I love a fresh start. When we turn the calendar into January, we can look back and learn from the past while focusing on a clean slate ahead. My wife and I have been setting annual goals from the very first New Year we met – Y2K. We believe in the importance of writing down our goals and making them not only meaningful but also measurable.
Throughout my career, I’ve understood that success involves three key ingredients. (And you can define success however you want. I define it as laying out a goal and accomplishing it.) First, you need to know where you are. Secondly, you need to know where you are going. Finally, you need to know how you are going to get there.
Seems obvious, right? But it’s not—at least not for everyone. Here is where the younger generation has an advantage over the rest of us. They are excellent at figuring out who they are. That’s because they’ve been run through every personality test from Myers Briggs to Strength Finders and met with career advisers and counselors who’ve told them exactly what areas they should focus on. They have been trained to understand themselves.

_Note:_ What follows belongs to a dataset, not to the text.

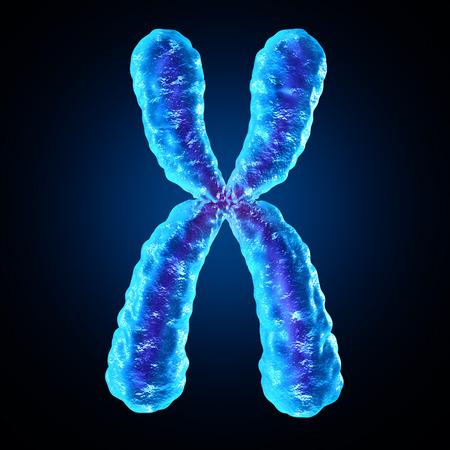 Chromosoom als de menselijke biologie x structuur met dna genetische informatie als een medische symbool voor gentherapie of microbiologie genetica onderzoek.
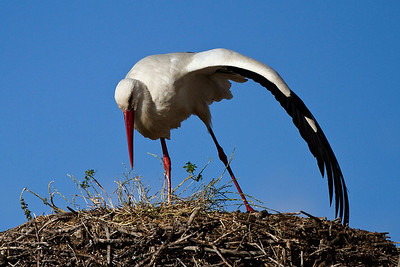 Hvid stork, White stork, Extremadura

This generation is also very good at figuring out where they want to go—destination. In my decade of coaching college students, I asked hundreds of young people this key question: What is your dream job? Their replies painted some pretty cool pictures of where they saw themselves in 20 years.
And therein lies the problem. They don’t know how to get there.
The most important piece millennials need help with is discovering the roadmap for getting from here to there. Many of us do.
I believe I have made more connections and built more trust and loyalty with the younger generation by truly taking an interest in listening to them talk about their dreams, but just as importantly, helping them create the roadmap to realize those dreams. I don’t have all the answers, but I look for opportunities to play a role in their success as and help them chart a course from Point A to Point B as they set out on their career journey.
Are you willing to do that?
Business leaders who will take an interest in their young professionals’ goals and help them reach those goals are far more likely to thrive long-term beyond the current generational shift.
One of the good things that has come from the “helicopter parenting” approach, which many millennials grew up with, is that they actually want to be coached. They’ve always had a resource to turn to (their parents) when they needed help making a decision. Yet now they are now walking into the workplace where typically those decision-making helpers do not exist. In my perspective, that gap creates an opportunity to add value.
I know many of you reading this will say, “Nobody took the time to help me get to where I got. I had to figure that out on my own. Why should I take them time to help them?” I hear that a lot from today’s business leaders. And some of you may be asking, “Where am I supposed to work coaching into my schedule?”
I guess that is the question.
Do you value getting things done or developing and retaining your talent? A good leader values both. I believe this is a key to truly engaging the younger workforce—building a relationship. Yes, it takes time and effort to listen and to engage, but it doesn’t only benefit the millennial. You, too, can grow from these relationships. I know I sure have.